PASSAGE SHOWN
_ _ _ _ _

The sensitivity of the quantum atom interferometers (gravimeters) allow smaller objects to be detected at a greater burial depth. The sensor presents new applications in mineral prospecting or clearing brownfield sites. And the increase in usefulness of the sensor also presents a scenario in which cost and size will shrink with further development.

Another team from Glasgow university are developing a type of lidar that measures the arrival time of single photons with high accuracy and in trillionths of a second, faster than done with conventional lidar measures using pulsed lasers. This system would offer the lidar system the capability to develop a 3D image, and offer enhanced awareness through fog, smoke, and over longer distances. The system has already proven capable of detection people moving 100 meters away, and even when they are a few meters around a corner.

Just as quantum atom interferometers are sensitive to acceleration due to gravity, they can be used to sense acceleration due to motion and can be made to be sensitive to rotation. This provides the capability for developing the accelerometers and gyroscopes necessary for inertial navigation, especially in environments where external reference is unavailable. This is especially useful in the case of submarines, with the British Royal Navy working to develop quantum navigation systems.

Quantum accelerometers have proven stable when compared to conventional accelerometers which warp over time. However, unlike conventional accelerometers which can offer continuous operation, impeded by the need for quantum systems to prepare an atom's finite free-fall time, quantum accelerometers offer proper calibration.

Quantum gyroscopes work by generating a phase difference between atom waves propagating in opposite directions around a rotating ring. Researchers from Stanford University, in collaboration with the Defense Advanced Research Projects Agency (DARPA), have built prototype gradiometers, gyroscopes and accelerometers. The initial aim was to make inertial measurement units that could fit on a fingertip, however they have bene unable to shrink the gyroscopes below 100 cm³ due to the necessary laser and optical modulator subsystems.

_ _ _ _ _

DATA SECTION

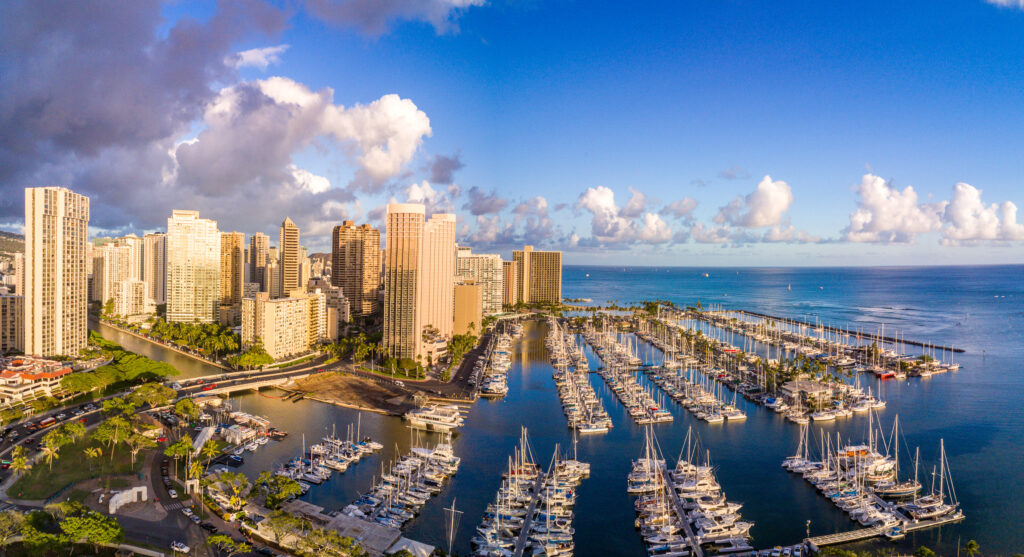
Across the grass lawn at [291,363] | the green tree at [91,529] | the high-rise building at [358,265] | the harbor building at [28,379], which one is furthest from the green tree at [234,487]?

_ _ _ _ _

TASKS
[a] Answer these from the passage on quantum sensors:
(i) At what distance has the Glasgow lidar system detected people moving?
(ii) Which navy is named as working on quantum navigation systems?
(iii) Below what size have the Stanford and DARPA researchers been unable to shrink the gyroscopes?
[b] Reproduce the stretch of the passage on quantum sensors from "Quantum accelerometers have" through "offer proper calibration.".
[c] Take the passage on quantum sensors further, starting right after its final sentence.

ANSWERS BELOW
[a]
(i) 100 meters
(ii) The British Royal Navy
(iii) 100 cm³

[b]
Quantum accelerometers have proven stable when compared to conventional accelerometers which warp over time. However, unlike conventional accelerometers which can offer continuous operation, impeded by the need for quantum systems to prepare an atom's finite free-fall time, quantum accelerometers offer proper calibration.

[c]
One of the better known quantum effects, wave-particle duality, where light behaves sometimes as a wave and sometimes as a particle, has been used in the development of unbreakable communication systems. The properties can also be exploited for optical sensing, such as radar systems which cannot be spoofed or easily detected, and medical instruments with higher sensitivity.

Meanwhile, Rydberg atoms are being used in communication systems in military projects. The characteristics of this system is that the atom can operate over a wide band of frequencies. While a receive using Rydberg atoms have been shown to achieve the maximum performance theoretically allowed, limited by the fundamental collapse of the quantum wave-function. These atoms have delivered large bandwidths and have performed better than traditional receiver technology.

To achieve the Rydberg state, atoms are held in a glass cell at room temperature. Two colors of laser light are turned on the atoms to excite the Rydberg state and probe their reaction to the external electric fields.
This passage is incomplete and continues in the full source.